Retype the line in which "How far from the camera is" appears, then every line after it until the records end. Leave out the pictures.
━━━━━━━━
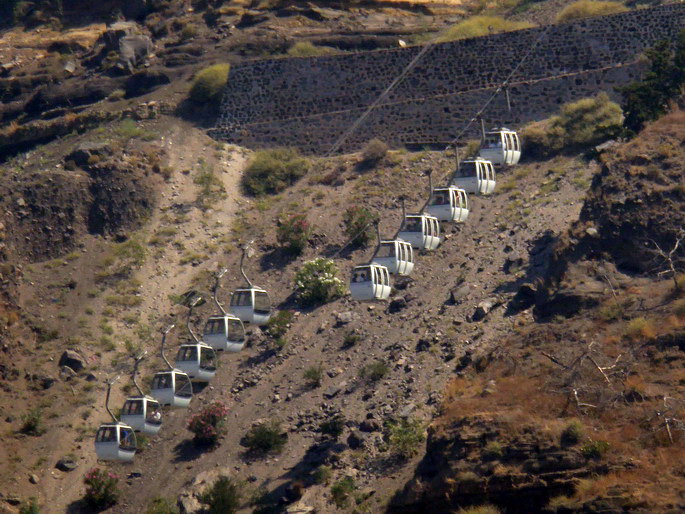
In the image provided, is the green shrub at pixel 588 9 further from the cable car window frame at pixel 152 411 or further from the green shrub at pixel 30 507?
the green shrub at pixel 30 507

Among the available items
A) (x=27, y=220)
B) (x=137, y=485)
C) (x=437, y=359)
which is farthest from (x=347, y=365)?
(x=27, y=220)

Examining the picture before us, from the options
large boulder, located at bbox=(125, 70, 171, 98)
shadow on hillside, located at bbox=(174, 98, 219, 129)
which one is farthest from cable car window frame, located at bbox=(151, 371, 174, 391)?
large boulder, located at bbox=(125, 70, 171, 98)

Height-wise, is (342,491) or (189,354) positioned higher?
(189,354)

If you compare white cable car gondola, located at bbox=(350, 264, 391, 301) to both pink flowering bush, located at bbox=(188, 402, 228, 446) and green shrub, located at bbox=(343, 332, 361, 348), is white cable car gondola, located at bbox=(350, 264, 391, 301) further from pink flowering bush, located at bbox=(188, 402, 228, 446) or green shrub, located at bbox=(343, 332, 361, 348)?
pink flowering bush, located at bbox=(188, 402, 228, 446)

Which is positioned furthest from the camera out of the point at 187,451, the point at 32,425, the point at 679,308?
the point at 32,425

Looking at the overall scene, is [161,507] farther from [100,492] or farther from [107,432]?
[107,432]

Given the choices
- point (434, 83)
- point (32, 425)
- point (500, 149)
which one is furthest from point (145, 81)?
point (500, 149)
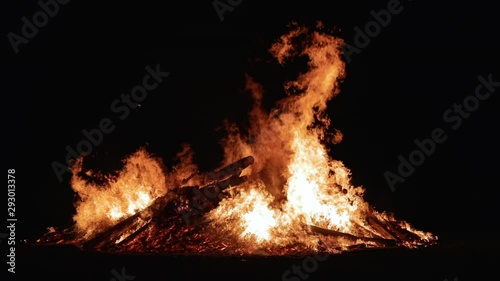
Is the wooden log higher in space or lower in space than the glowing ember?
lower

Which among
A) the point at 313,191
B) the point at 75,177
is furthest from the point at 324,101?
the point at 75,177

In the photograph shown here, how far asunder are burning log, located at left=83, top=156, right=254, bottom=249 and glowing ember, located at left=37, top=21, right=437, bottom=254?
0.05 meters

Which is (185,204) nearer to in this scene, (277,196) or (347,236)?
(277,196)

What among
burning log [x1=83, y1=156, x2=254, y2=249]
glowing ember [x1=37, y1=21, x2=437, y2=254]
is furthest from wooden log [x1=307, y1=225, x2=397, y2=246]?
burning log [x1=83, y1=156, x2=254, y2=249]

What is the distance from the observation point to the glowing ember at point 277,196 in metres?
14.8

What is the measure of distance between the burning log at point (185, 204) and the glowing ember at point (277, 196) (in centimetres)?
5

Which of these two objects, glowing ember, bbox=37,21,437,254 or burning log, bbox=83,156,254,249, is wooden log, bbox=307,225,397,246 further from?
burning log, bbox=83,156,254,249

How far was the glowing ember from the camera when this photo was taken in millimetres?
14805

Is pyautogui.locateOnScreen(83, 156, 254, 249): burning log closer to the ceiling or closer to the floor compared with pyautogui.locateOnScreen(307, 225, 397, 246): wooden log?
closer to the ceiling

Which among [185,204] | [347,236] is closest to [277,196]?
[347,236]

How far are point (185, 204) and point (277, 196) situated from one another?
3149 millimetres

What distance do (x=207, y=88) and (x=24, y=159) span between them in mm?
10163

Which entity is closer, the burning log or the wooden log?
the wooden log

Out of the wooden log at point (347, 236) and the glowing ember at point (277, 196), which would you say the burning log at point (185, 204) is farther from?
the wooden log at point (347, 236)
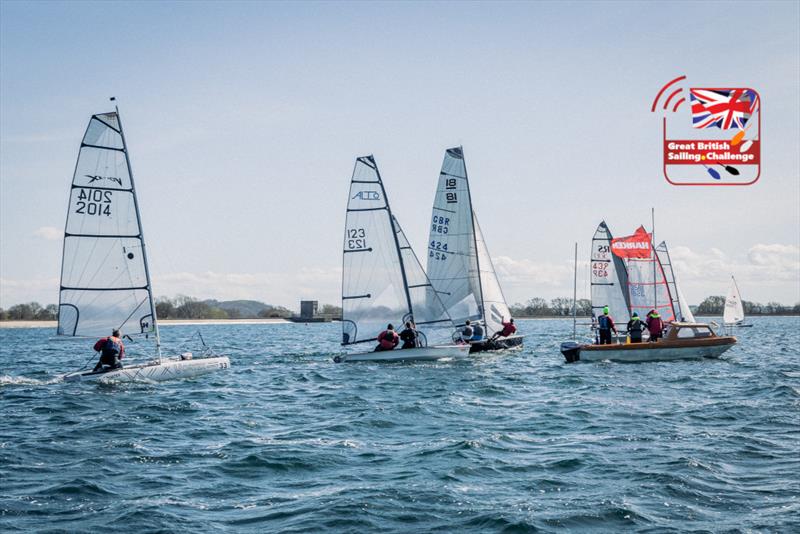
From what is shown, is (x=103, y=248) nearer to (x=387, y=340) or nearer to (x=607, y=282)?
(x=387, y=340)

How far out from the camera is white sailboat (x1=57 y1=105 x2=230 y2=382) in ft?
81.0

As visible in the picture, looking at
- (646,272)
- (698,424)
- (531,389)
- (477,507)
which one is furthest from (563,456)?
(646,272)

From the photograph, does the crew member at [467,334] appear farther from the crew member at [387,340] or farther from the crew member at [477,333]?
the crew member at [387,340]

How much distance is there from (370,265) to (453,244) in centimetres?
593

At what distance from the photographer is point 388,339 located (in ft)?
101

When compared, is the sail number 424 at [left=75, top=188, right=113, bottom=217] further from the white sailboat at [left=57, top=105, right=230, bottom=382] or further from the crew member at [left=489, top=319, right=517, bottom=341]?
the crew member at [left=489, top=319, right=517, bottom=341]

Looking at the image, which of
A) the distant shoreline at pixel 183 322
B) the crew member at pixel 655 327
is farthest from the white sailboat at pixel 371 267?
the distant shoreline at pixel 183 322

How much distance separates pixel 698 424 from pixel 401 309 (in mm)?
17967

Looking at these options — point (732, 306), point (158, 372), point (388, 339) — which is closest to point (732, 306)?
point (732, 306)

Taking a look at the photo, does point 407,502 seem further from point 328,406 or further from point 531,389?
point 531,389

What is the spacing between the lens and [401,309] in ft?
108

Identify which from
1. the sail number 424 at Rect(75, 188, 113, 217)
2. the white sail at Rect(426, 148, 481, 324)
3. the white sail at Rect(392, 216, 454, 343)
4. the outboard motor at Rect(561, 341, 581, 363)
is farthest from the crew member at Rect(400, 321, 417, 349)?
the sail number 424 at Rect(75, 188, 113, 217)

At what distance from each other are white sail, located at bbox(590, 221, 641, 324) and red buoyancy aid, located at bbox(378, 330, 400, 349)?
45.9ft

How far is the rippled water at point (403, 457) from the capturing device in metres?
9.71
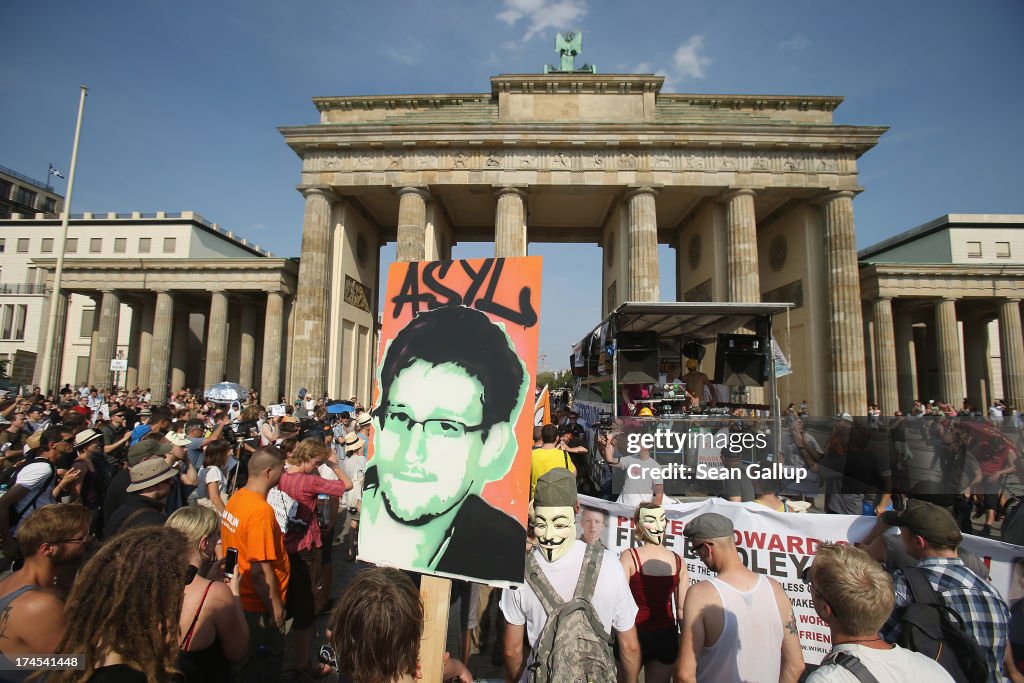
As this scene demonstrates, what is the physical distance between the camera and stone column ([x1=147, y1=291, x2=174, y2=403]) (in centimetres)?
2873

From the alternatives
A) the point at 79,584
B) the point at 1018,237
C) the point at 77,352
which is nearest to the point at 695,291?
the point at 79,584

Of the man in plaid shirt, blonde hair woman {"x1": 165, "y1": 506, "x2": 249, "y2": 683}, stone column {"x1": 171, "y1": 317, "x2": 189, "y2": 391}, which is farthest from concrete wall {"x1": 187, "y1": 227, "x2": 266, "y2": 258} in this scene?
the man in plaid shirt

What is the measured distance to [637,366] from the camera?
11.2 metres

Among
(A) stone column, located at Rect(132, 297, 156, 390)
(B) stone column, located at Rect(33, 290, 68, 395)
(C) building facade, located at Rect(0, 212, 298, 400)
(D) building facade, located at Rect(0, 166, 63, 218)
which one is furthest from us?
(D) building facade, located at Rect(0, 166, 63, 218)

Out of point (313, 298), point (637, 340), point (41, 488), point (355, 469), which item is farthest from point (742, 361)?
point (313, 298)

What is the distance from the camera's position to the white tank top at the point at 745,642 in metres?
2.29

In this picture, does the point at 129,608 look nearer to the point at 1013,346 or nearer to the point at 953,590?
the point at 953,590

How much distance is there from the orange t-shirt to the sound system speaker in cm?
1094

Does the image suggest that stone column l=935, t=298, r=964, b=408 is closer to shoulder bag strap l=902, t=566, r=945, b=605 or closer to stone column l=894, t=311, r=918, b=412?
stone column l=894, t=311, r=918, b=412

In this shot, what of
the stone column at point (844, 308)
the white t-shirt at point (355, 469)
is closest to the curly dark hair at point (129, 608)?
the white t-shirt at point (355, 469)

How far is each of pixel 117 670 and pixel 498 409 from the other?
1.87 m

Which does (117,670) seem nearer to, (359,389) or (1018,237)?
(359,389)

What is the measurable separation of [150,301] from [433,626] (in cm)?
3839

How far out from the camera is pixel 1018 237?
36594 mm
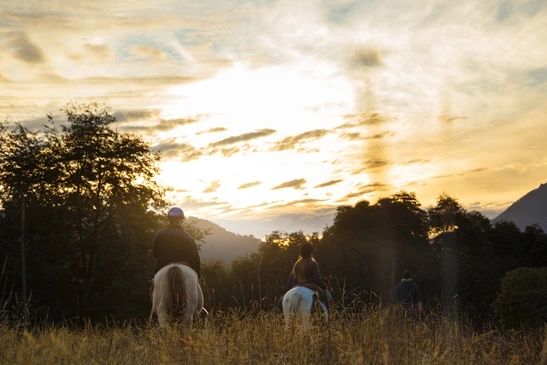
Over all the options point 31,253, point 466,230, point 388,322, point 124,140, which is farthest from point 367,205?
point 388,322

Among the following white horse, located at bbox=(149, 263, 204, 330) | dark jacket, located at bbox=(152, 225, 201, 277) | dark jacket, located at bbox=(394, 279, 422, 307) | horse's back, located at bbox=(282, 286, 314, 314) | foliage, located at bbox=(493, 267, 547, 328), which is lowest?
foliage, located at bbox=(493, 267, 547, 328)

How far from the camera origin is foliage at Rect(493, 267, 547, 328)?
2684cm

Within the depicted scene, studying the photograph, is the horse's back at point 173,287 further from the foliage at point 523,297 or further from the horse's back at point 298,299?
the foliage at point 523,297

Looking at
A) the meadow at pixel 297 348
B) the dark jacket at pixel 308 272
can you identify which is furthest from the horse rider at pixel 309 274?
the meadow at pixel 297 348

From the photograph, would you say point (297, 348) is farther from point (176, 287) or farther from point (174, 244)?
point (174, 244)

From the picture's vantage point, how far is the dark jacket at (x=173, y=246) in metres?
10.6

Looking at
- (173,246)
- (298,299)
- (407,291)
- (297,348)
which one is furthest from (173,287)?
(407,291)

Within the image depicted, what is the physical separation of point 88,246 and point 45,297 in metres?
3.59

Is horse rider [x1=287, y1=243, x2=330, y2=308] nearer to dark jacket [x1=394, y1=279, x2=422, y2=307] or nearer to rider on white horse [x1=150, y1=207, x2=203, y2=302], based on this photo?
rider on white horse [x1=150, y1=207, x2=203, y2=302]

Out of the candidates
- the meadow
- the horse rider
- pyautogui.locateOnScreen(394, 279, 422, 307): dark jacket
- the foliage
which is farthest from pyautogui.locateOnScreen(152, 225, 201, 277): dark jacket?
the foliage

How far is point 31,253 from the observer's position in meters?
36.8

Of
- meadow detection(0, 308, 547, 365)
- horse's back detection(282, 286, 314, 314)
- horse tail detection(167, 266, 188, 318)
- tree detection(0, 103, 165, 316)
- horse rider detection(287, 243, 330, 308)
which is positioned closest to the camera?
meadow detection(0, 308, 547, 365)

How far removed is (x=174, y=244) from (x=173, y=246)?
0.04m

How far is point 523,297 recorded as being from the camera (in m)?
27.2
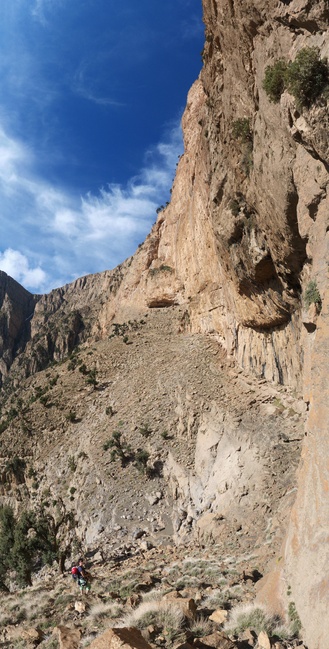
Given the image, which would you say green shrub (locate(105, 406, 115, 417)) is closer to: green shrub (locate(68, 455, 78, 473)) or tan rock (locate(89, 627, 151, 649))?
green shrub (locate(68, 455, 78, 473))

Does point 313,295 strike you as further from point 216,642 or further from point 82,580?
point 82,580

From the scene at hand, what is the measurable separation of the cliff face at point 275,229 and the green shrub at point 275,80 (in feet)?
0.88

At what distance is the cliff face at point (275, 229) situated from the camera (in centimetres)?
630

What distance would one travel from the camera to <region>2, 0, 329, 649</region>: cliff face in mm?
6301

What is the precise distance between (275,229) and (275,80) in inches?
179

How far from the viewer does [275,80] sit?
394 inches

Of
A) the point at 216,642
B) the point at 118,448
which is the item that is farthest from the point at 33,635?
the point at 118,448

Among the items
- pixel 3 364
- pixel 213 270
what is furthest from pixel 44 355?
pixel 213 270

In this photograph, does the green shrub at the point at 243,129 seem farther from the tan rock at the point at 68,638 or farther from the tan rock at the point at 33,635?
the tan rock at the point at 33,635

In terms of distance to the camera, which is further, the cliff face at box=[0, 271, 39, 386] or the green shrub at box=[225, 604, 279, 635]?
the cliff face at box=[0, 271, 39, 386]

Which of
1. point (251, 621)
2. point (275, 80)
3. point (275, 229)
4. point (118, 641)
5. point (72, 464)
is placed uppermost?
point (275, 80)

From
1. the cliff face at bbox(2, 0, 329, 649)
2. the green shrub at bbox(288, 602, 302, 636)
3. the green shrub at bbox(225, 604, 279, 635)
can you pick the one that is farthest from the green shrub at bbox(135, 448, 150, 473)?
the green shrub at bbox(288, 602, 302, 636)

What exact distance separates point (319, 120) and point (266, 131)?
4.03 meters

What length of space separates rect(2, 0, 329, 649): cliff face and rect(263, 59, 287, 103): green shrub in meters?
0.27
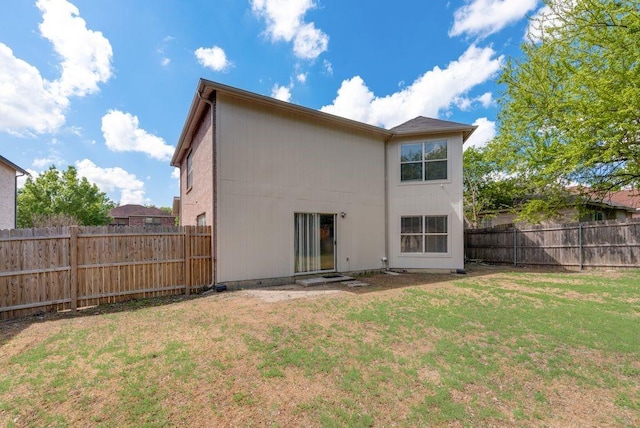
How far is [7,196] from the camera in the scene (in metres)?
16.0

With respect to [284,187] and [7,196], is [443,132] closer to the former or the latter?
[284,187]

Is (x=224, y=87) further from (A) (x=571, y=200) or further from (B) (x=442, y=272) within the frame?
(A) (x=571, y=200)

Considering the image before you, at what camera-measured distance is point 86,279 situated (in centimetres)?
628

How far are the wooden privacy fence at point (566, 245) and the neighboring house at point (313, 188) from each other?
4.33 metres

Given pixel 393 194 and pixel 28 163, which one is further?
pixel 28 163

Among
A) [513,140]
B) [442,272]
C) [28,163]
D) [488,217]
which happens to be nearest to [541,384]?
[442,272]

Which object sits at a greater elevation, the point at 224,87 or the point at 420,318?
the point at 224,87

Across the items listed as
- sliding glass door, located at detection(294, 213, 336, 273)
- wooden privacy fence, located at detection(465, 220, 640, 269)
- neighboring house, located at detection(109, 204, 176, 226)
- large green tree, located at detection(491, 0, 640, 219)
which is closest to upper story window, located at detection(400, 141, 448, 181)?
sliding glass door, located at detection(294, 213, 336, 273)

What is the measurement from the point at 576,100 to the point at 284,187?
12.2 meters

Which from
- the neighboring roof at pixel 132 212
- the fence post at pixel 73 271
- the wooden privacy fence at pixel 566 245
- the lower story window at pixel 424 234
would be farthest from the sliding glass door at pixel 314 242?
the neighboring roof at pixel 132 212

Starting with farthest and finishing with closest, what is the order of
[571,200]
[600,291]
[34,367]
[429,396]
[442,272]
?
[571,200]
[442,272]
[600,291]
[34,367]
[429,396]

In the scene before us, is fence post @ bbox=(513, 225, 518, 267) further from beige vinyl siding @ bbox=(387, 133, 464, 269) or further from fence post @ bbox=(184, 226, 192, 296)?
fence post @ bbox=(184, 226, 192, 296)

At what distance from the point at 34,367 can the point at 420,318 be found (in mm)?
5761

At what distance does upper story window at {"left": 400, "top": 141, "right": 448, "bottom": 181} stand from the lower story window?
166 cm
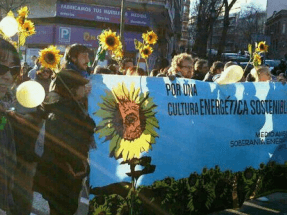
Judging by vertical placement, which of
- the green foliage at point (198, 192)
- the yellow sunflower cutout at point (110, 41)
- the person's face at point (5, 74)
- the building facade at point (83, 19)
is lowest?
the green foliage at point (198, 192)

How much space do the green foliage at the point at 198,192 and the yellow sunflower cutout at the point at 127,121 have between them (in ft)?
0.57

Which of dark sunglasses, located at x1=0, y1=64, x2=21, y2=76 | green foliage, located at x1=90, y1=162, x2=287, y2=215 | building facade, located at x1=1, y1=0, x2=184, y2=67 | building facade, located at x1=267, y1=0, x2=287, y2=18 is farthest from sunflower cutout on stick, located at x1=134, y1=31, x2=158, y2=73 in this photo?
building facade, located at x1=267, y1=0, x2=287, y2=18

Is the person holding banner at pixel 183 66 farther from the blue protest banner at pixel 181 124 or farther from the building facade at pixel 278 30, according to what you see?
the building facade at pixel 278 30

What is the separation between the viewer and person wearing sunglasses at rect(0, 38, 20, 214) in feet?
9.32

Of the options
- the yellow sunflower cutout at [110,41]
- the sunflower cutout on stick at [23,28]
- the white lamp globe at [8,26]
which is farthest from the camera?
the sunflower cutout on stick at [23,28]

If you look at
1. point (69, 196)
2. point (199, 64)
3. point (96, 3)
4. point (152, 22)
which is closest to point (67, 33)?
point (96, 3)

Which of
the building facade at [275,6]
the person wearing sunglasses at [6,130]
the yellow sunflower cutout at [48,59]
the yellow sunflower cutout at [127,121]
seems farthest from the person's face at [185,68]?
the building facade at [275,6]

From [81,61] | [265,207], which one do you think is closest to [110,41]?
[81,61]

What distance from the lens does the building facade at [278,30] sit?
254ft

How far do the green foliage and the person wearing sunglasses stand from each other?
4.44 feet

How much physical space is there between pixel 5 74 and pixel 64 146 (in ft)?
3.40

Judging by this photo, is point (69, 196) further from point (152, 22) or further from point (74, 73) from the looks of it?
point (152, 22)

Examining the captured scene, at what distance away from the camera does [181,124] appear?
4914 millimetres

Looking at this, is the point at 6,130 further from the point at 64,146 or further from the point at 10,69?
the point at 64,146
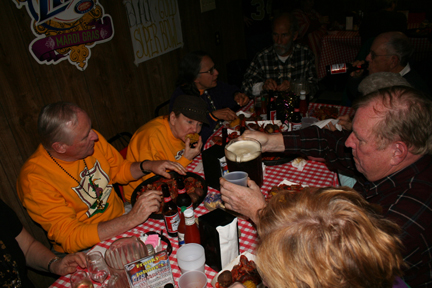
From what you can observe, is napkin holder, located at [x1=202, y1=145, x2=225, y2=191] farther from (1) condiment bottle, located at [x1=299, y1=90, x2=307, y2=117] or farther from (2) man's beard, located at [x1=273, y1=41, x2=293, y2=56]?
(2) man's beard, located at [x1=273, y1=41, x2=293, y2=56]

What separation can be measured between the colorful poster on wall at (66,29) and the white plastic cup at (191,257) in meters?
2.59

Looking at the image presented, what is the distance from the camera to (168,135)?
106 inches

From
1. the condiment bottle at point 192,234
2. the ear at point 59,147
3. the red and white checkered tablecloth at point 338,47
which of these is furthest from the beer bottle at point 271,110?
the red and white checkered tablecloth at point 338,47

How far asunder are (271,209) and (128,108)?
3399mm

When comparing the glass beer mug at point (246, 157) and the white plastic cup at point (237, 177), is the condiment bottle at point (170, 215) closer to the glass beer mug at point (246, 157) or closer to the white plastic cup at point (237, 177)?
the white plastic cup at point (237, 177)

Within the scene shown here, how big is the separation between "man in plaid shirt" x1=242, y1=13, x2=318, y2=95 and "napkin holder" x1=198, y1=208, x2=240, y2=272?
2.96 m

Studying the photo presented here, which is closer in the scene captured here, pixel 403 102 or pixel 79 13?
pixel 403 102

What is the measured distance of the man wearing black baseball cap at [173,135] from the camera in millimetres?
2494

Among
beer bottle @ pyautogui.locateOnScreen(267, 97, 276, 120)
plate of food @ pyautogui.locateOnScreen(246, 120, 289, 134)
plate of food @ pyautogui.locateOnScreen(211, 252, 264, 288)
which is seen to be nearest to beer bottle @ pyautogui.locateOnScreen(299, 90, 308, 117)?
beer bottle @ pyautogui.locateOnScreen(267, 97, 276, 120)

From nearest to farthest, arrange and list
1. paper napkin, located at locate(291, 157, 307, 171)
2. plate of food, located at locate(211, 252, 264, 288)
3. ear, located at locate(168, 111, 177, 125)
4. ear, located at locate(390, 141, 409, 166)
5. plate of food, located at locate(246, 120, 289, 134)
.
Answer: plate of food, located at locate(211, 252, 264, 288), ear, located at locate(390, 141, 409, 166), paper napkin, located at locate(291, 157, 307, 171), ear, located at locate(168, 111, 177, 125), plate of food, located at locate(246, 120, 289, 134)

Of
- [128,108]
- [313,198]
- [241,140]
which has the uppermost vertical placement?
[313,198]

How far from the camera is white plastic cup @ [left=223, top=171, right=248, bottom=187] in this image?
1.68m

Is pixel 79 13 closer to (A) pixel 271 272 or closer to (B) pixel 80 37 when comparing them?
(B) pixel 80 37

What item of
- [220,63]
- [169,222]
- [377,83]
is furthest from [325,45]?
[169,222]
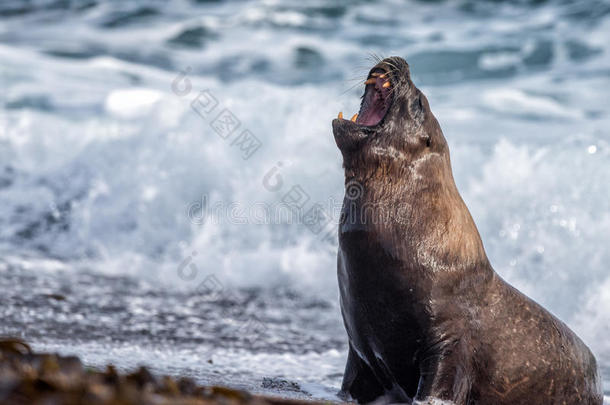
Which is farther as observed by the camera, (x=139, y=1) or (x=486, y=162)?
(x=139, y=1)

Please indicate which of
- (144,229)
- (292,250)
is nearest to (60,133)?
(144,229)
━━━━━━━━
EXPECTED ANSWER:
How far from the camera is white plastic cup @ [left=223, top=171, right=248, bottom=187] in this image?
1.68m

Is pixel 79 13 closer to (A) pixel 271 272 or closer to (B) pixel 80 37 when comparing them?
(B) pixel 80 37

What item of
- [220,63]
- [169,222]
- [377,83]
is furthest from [325,45]?
[169,222]
Which is farther as observed by the camera, (x=139, y=1) or (x=486, y=162)?
(x=139, y=1)

Please indicate which of
- (144,229)
- (292,250)
is nearest to (60,133)?
(144,229)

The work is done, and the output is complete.